In this chapter, we will introduce the fundamentals of Queuing Theory that will serve as a framework to understand the principles of DES. While Queuing Theory provides the “laws of physics” for the system at hand, DES provides the laboratory in which we experiment with those laws under complex, realistic conditions.

4.2 Queuing Theory

Before we can build a valid discrete simulation model, we must understand the mathematical logic that governs the flow of entities. Queuing Theory is the study of waiting lines. It provides a set of analytical techniques used to describe the behavior of systems where entities arrive, wait for a resource, receive service, and depart. While we often associate queues with negative experiences—standing in line at a grocery store or waiting on hold for customer support—queuing theory views the queue not as a nuisance, but as a buffer. It is a necessary component that manages the mismatch between the irregular demand for service and the limited capacity to provide it. The fundamental goal of queuing theory is to quantify the trade-off between the cost of providing service (adding more servers) and the cost of waiting (lost time or unhappy customers).

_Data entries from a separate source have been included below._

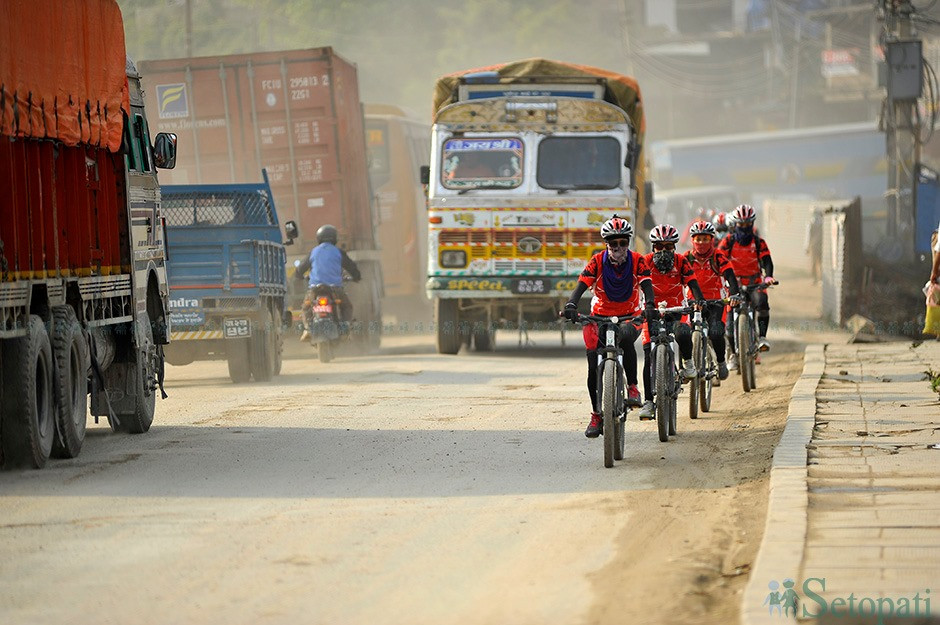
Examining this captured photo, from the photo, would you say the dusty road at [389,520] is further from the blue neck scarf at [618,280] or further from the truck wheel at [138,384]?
the blue neck scarf at [618,280]

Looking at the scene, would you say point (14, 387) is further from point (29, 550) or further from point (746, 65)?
A: point (746, 65)

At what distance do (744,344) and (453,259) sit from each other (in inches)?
260

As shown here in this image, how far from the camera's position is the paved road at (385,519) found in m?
6.25

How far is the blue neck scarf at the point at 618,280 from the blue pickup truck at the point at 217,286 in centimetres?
772

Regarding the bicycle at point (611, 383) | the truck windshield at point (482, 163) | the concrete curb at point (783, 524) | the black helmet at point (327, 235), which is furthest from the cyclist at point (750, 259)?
the black helmet at point (327, 235)

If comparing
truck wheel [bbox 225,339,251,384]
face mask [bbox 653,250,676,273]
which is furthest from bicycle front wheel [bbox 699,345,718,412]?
truck wheel [bbox 225,339,251,384]

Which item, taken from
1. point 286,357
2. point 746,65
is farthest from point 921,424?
point 746,65

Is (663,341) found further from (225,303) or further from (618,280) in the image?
(225,303)

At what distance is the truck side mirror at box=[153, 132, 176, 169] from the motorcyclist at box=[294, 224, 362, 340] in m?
7.99

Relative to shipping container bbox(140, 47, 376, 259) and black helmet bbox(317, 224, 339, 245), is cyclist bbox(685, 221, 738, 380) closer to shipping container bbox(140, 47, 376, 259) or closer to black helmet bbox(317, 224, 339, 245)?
black helmet bbox(317, 224, 339, 245)

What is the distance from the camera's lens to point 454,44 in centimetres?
6856

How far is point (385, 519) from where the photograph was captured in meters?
8.11

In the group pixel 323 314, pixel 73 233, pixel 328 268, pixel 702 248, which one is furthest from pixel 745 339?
pixel 328 268

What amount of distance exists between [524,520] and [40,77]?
4.51 meters
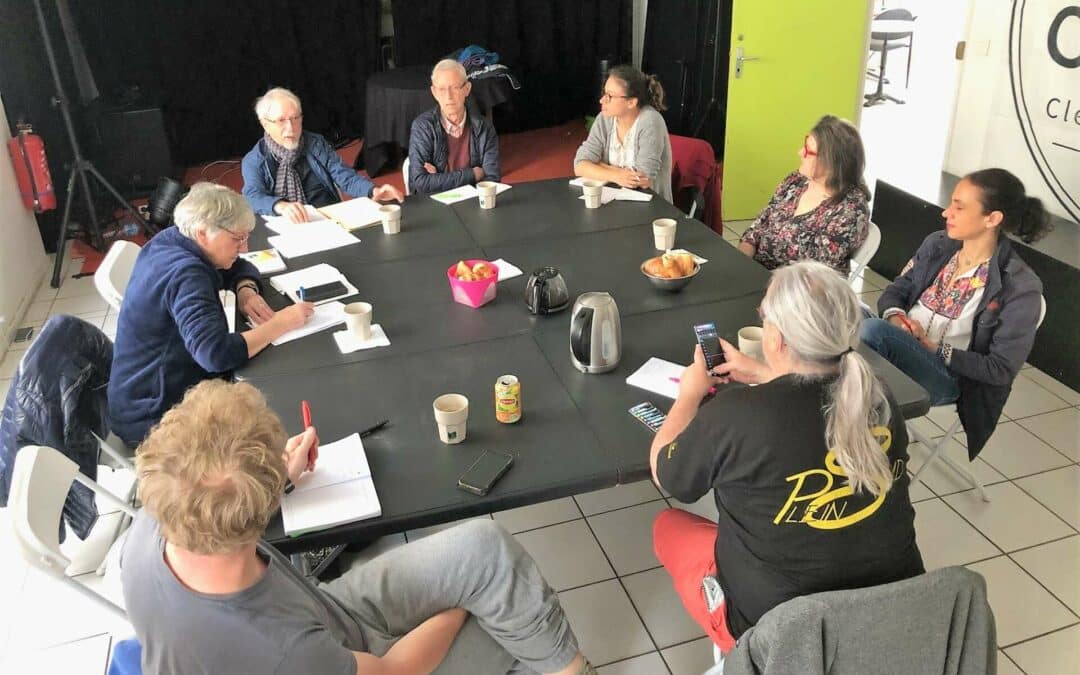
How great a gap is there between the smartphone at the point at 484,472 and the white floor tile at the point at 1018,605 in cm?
154

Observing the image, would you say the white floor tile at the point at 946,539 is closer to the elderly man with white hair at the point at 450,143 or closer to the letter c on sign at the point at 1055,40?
the elderly man with white hair at the point at 450,143

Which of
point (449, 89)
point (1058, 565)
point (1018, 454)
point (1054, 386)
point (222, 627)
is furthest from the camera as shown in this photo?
point (449, 89)

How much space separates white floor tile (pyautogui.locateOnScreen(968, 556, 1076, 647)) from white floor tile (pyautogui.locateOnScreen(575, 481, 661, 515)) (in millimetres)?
1058

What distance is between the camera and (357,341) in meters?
2.30

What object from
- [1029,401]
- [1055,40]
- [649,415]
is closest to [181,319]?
[649,415]

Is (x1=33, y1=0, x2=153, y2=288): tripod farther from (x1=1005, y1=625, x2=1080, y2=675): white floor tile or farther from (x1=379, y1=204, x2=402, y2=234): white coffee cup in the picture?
(x1=1005, y1=625, x2=1080, y2=675): white floor tile

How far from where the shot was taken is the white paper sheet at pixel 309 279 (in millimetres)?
2611

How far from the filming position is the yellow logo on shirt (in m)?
1.49

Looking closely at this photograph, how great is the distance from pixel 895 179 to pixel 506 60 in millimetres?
3690

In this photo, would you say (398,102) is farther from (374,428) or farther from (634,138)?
(374,428)

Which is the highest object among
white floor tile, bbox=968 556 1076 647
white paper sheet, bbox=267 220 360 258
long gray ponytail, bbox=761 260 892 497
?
long gray ponytail, bbox=761 260 892 497

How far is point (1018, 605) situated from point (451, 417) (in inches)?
73.2

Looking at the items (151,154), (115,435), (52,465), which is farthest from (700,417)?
(151,154)

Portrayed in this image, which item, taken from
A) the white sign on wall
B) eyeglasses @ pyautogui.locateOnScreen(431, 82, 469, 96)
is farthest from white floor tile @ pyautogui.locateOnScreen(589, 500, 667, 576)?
the white sign on wall
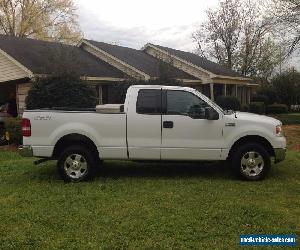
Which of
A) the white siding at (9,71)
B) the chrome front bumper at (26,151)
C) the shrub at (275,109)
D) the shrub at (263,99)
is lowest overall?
the chrome front bumper at (26,151)

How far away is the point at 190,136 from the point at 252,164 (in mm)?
1357

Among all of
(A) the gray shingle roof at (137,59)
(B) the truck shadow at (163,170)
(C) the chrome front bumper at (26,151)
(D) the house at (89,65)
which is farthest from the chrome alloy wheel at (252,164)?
(A) the gray shingle roof at (137,59)

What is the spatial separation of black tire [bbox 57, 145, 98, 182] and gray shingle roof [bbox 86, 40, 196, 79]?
50.0 feet

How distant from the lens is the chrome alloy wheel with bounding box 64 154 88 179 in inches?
324

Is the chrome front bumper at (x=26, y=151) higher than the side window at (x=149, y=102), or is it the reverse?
the side window at (x=149, y=102)

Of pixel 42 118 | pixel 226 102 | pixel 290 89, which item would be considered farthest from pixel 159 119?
pixel 290 89

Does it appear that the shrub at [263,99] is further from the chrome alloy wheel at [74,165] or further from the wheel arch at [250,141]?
the chrome alloy wheel at [74,165]

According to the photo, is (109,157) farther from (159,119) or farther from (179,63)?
(179,63)

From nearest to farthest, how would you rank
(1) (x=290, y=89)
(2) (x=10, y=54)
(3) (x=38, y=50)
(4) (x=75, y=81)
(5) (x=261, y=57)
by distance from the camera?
1. (4) (x=75, y=81)
2. (2) (x=10, y=54)
3. (3) (x=38, y=50)
4. (1) (x=290, y=89)
5. (5) (x=261, y=57)

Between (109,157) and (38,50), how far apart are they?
14247mm

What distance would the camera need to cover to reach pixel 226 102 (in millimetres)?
28766

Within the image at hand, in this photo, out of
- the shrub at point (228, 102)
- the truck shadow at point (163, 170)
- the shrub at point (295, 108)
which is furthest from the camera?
the shrub at point (295, 108)

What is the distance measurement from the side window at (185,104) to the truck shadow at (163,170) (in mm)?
1100

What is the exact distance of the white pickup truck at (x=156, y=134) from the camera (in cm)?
809
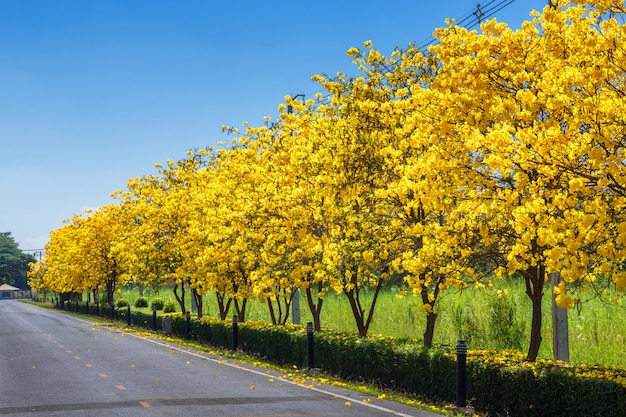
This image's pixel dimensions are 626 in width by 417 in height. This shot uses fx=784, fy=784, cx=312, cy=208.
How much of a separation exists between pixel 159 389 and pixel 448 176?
7406 millimetres

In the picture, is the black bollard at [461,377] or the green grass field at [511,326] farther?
the green grass field at [511,326]

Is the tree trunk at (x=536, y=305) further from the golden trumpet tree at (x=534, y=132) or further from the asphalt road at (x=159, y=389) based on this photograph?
the asphalt road at (x=159, y=389)

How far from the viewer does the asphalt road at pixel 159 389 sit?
1295 cm

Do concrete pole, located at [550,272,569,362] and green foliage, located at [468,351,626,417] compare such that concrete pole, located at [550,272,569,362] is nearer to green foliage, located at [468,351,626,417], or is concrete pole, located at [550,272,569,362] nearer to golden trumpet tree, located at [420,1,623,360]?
golden trumpet tree, located at [420,1,623,360]

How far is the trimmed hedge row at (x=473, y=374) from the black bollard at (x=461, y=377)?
0.23m

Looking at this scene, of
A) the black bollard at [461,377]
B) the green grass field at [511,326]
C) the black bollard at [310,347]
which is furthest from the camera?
the green grass field at [511,326]

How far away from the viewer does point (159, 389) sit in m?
15.7

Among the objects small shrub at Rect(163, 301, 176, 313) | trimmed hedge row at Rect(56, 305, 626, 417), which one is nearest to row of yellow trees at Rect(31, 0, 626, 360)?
trimmed hedge row at Rect(56, 305, 626, 417)

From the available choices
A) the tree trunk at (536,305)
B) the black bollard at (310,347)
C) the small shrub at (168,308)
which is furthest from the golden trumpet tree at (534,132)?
the small shrub at (168,308)

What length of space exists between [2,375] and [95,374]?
2.37 meters

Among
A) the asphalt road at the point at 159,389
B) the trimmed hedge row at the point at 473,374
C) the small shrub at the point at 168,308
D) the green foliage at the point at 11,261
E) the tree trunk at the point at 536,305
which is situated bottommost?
the asphalt road at the point at 159,389

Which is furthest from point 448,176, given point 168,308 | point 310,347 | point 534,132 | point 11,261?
point 11,261

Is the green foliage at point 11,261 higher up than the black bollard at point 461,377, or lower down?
higher up

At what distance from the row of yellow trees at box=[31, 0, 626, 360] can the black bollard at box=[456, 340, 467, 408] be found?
1327 mm
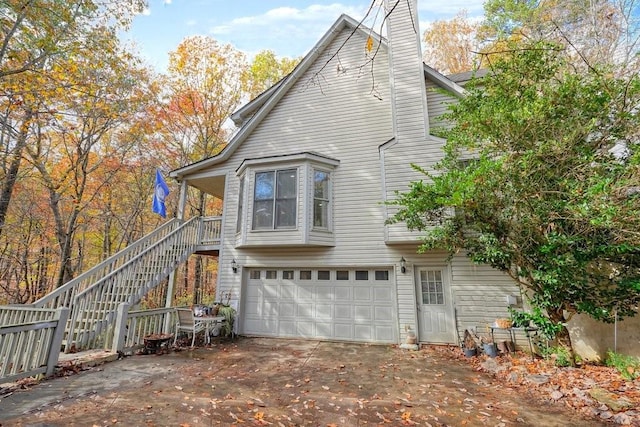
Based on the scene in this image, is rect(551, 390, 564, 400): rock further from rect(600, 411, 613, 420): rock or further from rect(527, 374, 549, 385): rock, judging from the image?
rect(600, 411, 613, 420): rock

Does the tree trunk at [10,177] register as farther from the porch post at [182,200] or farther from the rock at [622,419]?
the rock at [622,419]

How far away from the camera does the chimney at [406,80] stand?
835 cm

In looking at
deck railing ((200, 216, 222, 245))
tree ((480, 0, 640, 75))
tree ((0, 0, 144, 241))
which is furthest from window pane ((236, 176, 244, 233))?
tree ((480, 0, 640, 75))

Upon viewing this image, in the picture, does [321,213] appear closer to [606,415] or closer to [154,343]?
[154,343]

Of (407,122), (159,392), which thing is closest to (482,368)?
(159,392)

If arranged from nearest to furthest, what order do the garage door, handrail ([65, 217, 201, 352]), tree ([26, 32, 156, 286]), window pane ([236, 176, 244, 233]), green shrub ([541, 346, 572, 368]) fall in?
1. green shrub ([541, 346, 572, 368])
2. handrail ([65, 217, 201, 352])
3. the garage door
4. window pane ([236, 176, 244, 233])
5. tree ([26, 32, 156, 286])

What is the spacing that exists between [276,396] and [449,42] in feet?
68.5

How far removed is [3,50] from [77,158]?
335 inches

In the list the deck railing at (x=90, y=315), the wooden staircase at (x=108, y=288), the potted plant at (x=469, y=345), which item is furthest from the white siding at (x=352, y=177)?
the deck railing at (x=90, y=315)

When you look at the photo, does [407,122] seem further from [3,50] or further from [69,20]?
[3,50]

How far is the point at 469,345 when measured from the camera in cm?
670

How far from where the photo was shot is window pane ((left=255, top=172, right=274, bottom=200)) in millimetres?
8962

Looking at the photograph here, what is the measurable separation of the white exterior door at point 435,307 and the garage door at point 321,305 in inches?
29.6

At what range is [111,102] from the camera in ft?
39.4
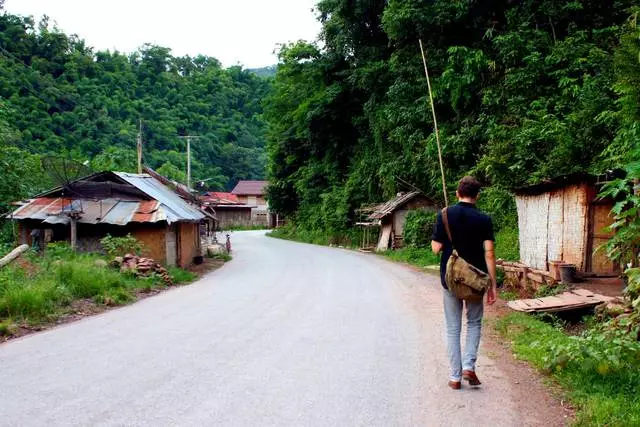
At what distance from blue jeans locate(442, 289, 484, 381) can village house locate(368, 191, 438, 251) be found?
72.8 feet

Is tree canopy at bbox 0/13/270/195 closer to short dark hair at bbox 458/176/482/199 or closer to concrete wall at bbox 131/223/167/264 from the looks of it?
concrete wall at bbox 131/223/167/264

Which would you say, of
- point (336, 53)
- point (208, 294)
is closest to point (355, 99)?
point (336, 53)

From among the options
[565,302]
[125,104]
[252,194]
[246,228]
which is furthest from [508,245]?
[252,194]

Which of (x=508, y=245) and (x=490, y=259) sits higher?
(x=490, y=259)

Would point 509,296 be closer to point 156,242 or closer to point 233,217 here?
point 156,242

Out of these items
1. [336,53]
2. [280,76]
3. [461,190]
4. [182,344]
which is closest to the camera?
[461,190]

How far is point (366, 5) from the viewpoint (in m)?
29.5

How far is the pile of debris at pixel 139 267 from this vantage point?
1423 centimetres

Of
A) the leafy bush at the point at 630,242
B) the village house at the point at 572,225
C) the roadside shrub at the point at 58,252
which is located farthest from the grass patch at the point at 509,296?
the roadside shrub at the point at 58,252

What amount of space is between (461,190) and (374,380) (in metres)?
2.15

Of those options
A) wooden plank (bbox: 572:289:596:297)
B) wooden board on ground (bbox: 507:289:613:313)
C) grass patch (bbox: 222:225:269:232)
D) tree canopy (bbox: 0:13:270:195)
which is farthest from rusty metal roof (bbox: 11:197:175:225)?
grass patch (bbox: 222:225:269:232)

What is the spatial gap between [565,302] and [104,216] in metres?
14.7

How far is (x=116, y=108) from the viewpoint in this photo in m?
49.9

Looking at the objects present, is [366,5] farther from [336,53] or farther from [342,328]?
[342,328]
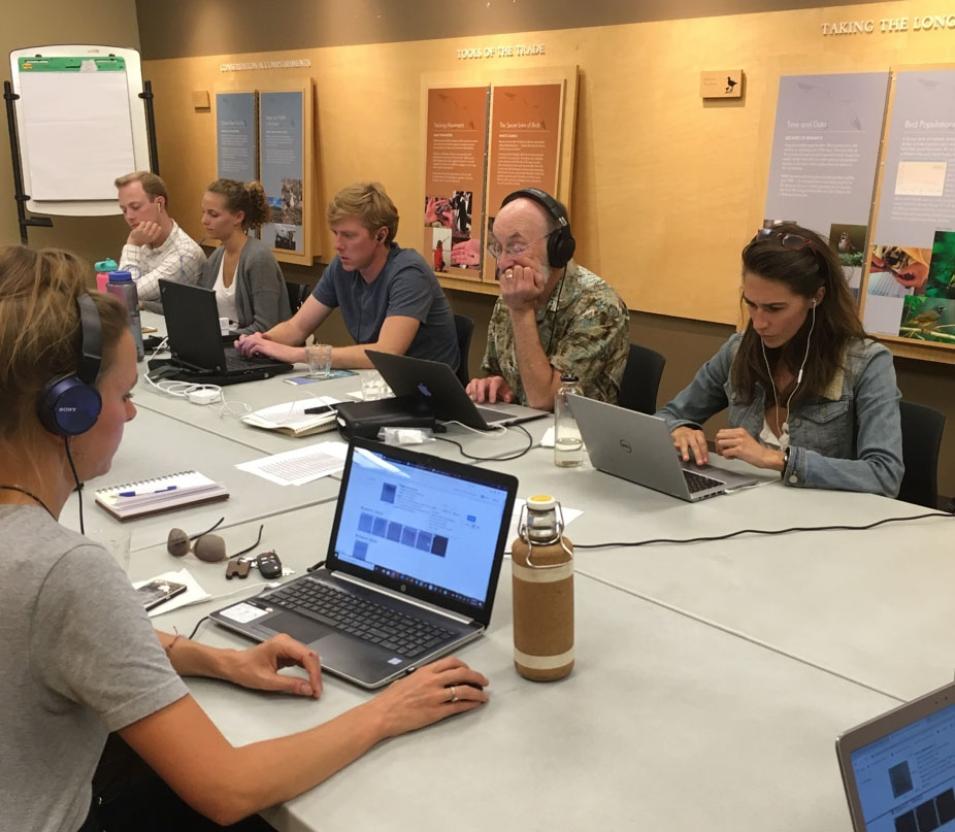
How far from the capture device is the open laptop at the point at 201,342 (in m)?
2.99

4.2.1 Anatomy of a Queuing System

We now decompose a queueing system into its basic constituent processes: the arrival, the queue and the service mechanism.

The arrival process defines how entities appear. In most queuing models, we assume that arrivals are random and measure them using the interarrival time, which is the time elapsed between two consecutive arrivals.
The queuing mechanism defines how the holding area looks like where entities wait for service. This queue might have finite or infinite capacity, and function according to a specific principle or set of rules. The most common is a First-In, First-Out (FIFO) mechanism, where the first entity that arrived at the queue will get service first, and all other entities will advance by one place on the waiting line. However, other (less frequent) mechanisms might be used like LIFO (Last-In, Fist-Out), SIRO (Service In Random Order) or some other Priority schemes.
The service mechanism defines how entities are processed, e.g. in a serial way (only one server) or with several concurrent servers. Additionally, this mechanism is characterized by a service time, which is usually stochastic as well.

Revisiting the Supermarket

Coming back to the supermarket example of Chapter 1, we can now identify the system’s components as follows:

Arrival: Customers arrive randomly following exponentially distributed interarrival times.
Queueing mechanism: Customers are put into an infinite waiting room (the queue has infinite capacity) and they are served sequentially, using a FIFO mechanism.
Service: Once that the customers arrive at checkout, they are serviced by the next available of \(c\) cashiers. Service times are exponentially distributed.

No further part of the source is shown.